Spatial question entries
======

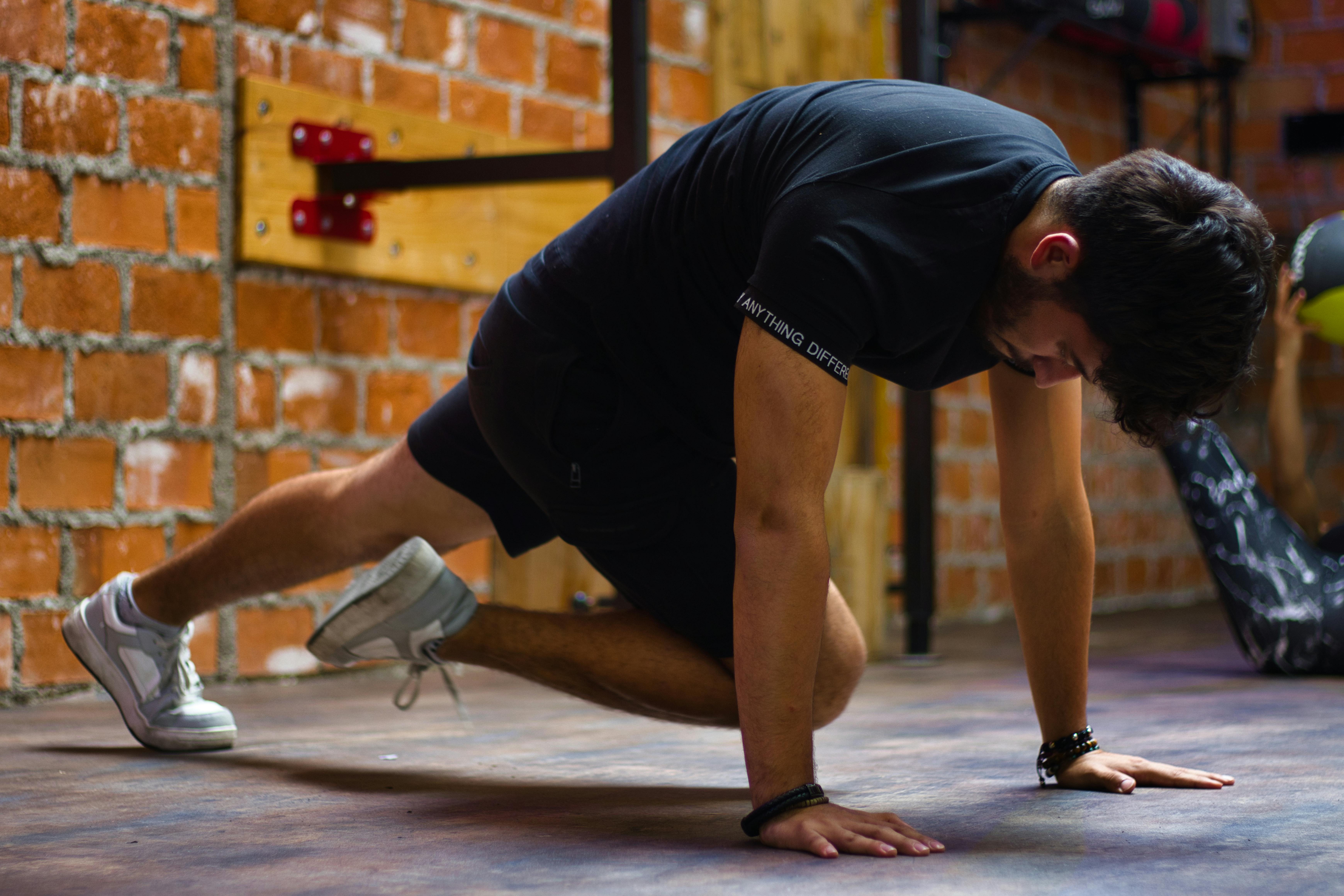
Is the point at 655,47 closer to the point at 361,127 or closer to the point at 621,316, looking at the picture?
the point at 361,127

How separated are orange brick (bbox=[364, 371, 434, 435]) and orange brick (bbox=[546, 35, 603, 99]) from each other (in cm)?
78

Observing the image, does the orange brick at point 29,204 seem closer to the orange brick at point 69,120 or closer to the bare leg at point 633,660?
the orange brick at point 69,120

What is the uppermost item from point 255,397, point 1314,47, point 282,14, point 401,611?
point 1314,47

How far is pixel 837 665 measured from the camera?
5.77ft

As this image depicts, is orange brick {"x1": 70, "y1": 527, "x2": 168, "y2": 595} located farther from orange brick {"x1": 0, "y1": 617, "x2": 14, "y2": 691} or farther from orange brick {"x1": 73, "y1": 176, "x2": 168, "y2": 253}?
orange brick {"x1": 73, "y1": 176, "x2": 168, "y2": 253}

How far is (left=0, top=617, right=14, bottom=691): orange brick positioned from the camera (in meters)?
2.52

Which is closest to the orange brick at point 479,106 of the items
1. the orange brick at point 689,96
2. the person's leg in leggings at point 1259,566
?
the orange brick at point 689,96

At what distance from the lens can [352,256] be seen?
2.99 meters

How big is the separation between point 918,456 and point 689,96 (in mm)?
1133

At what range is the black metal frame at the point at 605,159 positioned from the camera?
8.50 ft

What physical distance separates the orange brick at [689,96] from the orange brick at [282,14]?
1017 millimetres

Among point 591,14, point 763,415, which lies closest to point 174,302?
point 591,14

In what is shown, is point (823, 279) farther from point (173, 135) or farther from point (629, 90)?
point (173, 135)

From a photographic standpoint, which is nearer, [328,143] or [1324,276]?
[328,143]
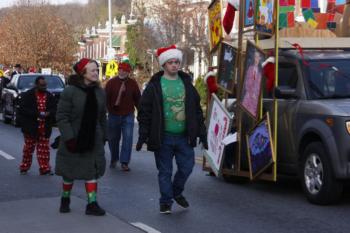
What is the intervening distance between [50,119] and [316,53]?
464 centimetres

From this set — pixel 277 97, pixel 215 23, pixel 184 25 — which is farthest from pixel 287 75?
pixel 184 25

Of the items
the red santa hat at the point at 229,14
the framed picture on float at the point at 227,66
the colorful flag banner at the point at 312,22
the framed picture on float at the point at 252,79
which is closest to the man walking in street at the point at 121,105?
the framed picture on float at the point at 227,66

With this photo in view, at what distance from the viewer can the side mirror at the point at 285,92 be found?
1002 centimetres

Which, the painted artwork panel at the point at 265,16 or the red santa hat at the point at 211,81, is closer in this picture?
the painted artwork panel at the point at 265,16

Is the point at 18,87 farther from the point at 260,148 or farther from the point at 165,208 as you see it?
the point at 165,208

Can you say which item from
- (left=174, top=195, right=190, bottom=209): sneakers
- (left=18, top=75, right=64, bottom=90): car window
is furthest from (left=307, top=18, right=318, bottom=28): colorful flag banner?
(left=18, top=75, right=64, bottom=90): car window

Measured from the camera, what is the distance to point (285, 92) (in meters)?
10.1

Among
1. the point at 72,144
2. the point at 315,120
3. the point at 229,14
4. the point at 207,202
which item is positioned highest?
the point at 229,14

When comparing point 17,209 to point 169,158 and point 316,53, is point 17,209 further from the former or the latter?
point 316,53

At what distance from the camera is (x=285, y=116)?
10.3m

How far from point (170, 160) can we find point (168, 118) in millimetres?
468

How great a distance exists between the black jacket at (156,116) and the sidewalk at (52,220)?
934 mm

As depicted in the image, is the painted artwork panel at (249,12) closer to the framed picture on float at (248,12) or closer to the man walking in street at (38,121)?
the framed picture on float at (248,12)

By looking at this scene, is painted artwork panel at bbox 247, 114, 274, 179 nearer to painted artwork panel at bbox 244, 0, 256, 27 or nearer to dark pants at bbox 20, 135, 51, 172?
painted artwork panel at bbox 244, 0, 256, 27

======

Omit any images, then output the listing exactly.

Task output:
Is the point at 655,47 closer to the point at 361,127 or closer to the point at 621,316, looking at the picture?
the point at 361,127

How separated are orange brick (bbox=[364, 371, 434, 435]) and orange brick (bbox=[546, 35, 603, 99]) from each other (in cm)?
78

Observing the image, does the orange brick at point 29,204 seem closer to the orange brick at point 69,120 or closer to the bare leg at point 633,660?
the orange brick at point 69,120

What is the uppermost item from point 255,397, point 1314,47, point 282,14, point 401,611?
point 1314,47

How far is pixel 837 665 measured from the camera?
5.77ft

As this image depicts, is orange brick {"x1": 70, "y1": 527, "x2": 168, "y2": 595} located farther from orange brick {"x1": 0, "y1": 617, "x2": 14, "y2": 691} or farther from orange brick {"x1": 73, "y1": 176, "x2": 168, "y2": 253}?
orange brick {"x1": 73, "y1": 176, "x2": 168, "y2": 253}

How far is (left=0, top=617, right=14, bottom=691): orange brick positioned from the camera (in meters)?
2.52

Which is closest to the orange brick at point 479,106 of the items
1. the orange brick at point 689,96
2. the person's leg in leggings at point 1259,566
?
the orange brick at point 689,96

At what distance from the lens can [352,256] be seen?
2.99 meters

How big is the separation between point 918,456 and point 689,96 (in mm)?
1133

At what range is the black metal frame at the point at 605,159 positioned from the camera?
8.50 ft

What physical distance separates the orange brick at [689,96] from the orange brick at [282,14]?
1017 millimetres

Among point 591,14, point 763,415, which lies closest to point 174,302?
point 591,14

In what is shown, is point (823, 279) farther from point (173, 135) or farther from point (629, 90)?
point (173, 135)

From a photographic standpoint, which is nearer, [328,143] or [1324,276]?
[328,143]
What is the intervening distance between [50,119] and [316,53]?
464 centimetres

From this set — pixel 277 97, pixel 215 23, pixel 184 25 — which is farthest from pixel 287 75?
pixel 184 25

Of the items
the red santa hat at the point at 229,14
the framed picture on float at the point at 227,66
the colorful flag banner at the point at 312,22
the framed picture on float at the point at 252,79
which is closest to the man walking in street at the point at 121,105?
the framed picture on float at the point at 227,66

With this photo in view, at what distance from the viewer can the side mirror at the point at 285,92 be found?
1002 centimetres

Which, the painted artwork panel at the point at 265,16 or the red santa hat at the point at 211,81, is closer in this picture?
the painted artwork panel at the point at 265,16

Is the point at 18,87 farther from the point at 260,148 or farther from the point at 165,208 as you see it?
the point at 165,208

Can you say which item from
- (left=174, top=195, right=190, bottom=209): sneakers
- (left=18, top=75, right=64, bottom=90): car window
is furthest from (left=307, top=18, right=318, bottom=28): colorful flag banner?
(left=18, top=75, right=64, bottom=90): car window

Measured from the camera, what is the distance to point (285, 92) (in meters)?
10.1

Among
1. the point at 72,144
2. the point at 315,120
3. the point at 229,14
4. the point at 207,202
which item is positioned highest?
the point at 229,14

When comparing point 17,209 to point 169,158 and point 316,53, is point 17,209 further from the former or the latter?
point 316,53

At what distance from the camera is (x=285, y=116)?
10.3m

How far from point (170, 160) can we find point (168, 118) in millimetres?
468

How great a distance exists between the black jacket at (156,116) and the sidewalk at (52,220)?
934 mm

As depicted in the image, is the painted artwork panel at (249,12) closer to the framed picture on float at (248,12) or closer to the man walking in street at (38,121)?
the framed picture on float at (248,12)

By looking at this scene, is painted artwork panel at bbox 247, 114, 274, 179 nearer to painted artwork panel at bbox 244, 0, 256, 27 or nearer to dark pants at bbox 20, 135, 51, 172?
painted artwork panel at bbox 244, 0, 256, 27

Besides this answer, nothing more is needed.